**What the exercise asks**
Set down each line of the material that follows exactly, and leave its pictures out.

**Dataset section**
────────────────────
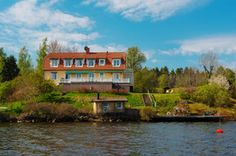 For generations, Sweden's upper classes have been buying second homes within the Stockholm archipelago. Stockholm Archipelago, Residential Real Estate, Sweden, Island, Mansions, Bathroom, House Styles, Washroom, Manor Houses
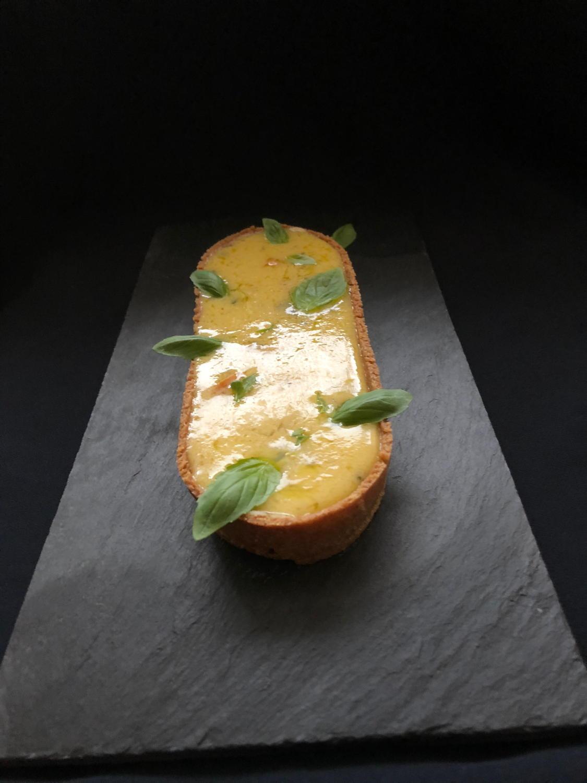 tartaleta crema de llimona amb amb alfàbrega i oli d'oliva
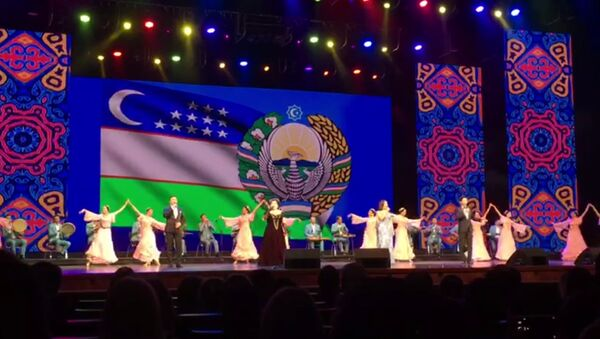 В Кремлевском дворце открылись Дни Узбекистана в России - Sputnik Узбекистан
────────────────────
**Answer section**
 For generations, Sweden's upper classes have been buying second homes within the Stockholm archipelago. Stockholm Archipelago, Residential Real Estate, Sweden, Island, Mansions, Bathroom, House Styles, Washroom, Manor Houses
 tartaleta crema de llimona amb amb alfàbrega i oli d'oliva
 В Кремлевском дворце открылись Дни Узбекистана в России - Sputnik Узбекистан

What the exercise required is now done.